INTERVIEW. En Nouvelle-Calédonie, « seul le recensement permettra de connaître le nombre de départs »

©LNC (archives)

INTERVIEW. En Nouvelle-Calédonie, « seul le recensement permettra de connaître le nombre de départs »

Alors que les spéculations vont bon train autour d’une éventuelle vague de départs, l’Institut des statistiques et des études économiques (Isee) achève la préparation du recensement, qui débutera en avril et devrait dévoiler ses résultats en juillet. Une opération très attendue qui permet, tous les cinq ans, de dresser une photographie précise de la population calédonienne et de fournir des données précieuses dans la conduite des politiques publiques du pays. Le point avec Élise Desmazures, directrice de l’Isee, Séverin Simon, directeur adjoint, et Véronique Ujicas, cheffe du service conjoncture et diffusion, avec nos partenaires Les Nouvelles Calédoniennes.

LNC : Récemment, le président de la CCI a avancé le chiffre de 10 713 personnes qui auraient quitté la Nouvelle-Calédonie en 2024 à la suite des émeutes.

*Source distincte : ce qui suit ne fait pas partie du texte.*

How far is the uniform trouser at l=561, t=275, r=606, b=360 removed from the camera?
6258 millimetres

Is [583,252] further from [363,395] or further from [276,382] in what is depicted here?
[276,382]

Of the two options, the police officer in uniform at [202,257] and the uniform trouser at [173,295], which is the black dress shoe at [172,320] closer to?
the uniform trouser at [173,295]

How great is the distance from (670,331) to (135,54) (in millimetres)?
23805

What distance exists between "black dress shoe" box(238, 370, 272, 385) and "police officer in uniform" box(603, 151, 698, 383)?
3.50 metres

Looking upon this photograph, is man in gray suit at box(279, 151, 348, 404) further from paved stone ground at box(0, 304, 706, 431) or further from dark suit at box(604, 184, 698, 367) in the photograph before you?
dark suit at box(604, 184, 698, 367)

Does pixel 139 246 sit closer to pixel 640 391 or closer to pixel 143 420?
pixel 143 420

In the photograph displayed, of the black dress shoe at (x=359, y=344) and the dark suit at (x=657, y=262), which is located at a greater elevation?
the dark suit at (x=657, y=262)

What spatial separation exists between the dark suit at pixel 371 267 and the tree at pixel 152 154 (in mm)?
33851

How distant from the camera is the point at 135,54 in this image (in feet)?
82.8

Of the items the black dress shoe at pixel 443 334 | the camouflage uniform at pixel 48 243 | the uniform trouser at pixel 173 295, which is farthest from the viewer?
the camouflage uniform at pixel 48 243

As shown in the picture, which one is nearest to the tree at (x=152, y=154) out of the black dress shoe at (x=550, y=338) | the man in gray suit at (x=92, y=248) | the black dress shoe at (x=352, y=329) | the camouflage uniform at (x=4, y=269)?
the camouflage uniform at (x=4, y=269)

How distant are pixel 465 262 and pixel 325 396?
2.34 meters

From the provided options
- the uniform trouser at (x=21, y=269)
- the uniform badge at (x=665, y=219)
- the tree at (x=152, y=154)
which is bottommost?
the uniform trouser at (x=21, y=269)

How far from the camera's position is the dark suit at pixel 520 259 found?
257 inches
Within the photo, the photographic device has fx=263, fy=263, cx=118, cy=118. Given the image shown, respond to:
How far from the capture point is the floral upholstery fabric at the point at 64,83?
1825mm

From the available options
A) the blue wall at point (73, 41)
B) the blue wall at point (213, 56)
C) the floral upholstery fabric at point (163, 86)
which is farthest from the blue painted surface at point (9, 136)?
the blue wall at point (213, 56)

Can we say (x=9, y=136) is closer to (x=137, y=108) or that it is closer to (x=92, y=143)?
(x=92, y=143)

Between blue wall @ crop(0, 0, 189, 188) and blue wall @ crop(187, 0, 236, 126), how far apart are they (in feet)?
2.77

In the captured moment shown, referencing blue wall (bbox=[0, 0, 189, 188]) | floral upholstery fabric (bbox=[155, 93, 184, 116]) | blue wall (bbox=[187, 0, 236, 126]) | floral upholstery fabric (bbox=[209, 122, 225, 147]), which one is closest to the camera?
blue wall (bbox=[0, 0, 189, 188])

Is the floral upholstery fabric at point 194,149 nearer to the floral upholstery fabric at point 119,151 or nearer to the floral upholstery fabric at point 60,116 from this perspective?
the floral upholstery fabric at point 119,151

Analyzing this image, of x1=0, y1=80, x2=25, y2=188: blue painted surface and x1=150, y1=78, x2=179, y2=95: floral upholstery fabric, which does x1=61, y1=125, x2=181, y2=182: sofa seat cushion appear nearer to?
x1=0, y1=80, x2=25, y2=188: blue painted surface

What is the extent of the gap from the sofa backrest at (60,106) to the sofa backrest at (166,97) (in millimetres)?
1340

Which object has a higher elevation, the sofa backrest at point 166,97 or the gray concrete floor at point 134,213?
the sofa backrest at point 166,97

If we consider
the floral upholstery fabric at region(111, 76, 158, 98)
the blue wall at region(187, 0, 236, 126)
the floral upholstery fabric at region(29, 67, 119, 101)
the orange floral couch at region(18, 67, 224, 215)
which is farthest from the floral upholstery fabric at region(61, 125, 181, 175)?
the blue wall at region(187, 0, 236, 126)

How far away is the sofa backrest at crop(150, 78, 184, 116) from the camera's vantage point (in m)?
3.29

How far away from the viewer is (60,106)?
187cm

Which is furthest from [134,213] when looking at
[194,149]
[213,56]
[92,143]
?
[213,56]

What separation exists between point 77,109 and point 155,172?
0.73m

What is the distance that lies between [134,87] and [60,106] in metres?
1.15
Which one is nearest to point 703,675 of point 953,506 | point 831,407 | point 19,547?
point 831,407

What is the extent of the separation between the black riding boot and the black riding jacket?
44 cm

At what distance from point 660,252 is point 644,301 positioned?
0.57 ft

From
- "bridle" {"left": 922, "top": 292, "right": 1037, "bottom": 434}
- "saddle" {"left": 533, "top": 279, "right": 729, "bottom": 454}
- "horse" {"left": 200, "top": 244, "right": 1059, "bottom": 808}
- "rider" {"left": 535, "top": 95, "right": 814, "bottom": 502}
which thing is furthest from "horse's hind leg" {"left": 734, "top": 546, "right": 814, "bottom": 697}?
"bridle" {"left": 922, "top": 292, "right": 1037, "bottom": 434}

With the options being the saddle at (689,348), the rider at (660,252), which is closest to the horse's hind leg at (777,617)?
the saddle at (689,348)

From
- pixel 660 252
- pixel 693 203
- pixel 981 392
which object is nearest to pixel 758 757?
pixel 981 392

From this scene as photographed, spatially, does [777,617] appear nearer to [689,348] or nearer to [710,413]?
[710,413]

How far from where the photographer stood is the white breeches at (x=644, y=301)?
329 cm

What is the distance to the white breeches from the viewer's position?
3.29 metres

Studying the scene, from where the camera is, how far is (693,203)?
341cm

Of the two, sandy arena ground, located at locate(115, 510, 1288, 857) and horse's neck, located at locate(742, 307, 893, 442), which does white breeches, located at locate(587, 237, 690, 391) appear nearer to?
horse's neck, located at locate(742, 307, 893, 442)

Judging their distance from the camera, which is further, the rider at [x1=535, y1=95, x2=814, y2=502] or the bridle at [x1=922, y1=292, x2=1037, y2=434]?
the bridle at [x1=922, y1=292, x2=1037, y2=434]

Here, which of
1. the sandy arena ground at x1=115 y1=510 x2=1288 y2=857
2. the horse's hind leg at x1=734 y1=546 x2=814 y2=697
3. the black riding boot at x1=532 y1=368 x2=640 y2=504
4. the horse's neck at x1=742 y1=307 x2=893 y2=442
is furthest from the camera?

Peut-on vraiment s’y fier ?

Élise Desmazures : La CCI dispose de données importantes, car c’est elle qui gère l’aéroport de La Tontouta. Elle est en mesure d’observer les mouvements de passagers déclarés par les compagnies aériennes. S’agissant des mouvements recensés depuis les émeutes, il y a plusieurs interrogations. Déjà, on n’est pas sûrs que tout ait été bien comptabilisé. Il faut se rappeler, quand même, qu’en mai et juin, c’était le flou. Je ne suis pas sûre que les suivis aient été très bien réalisés.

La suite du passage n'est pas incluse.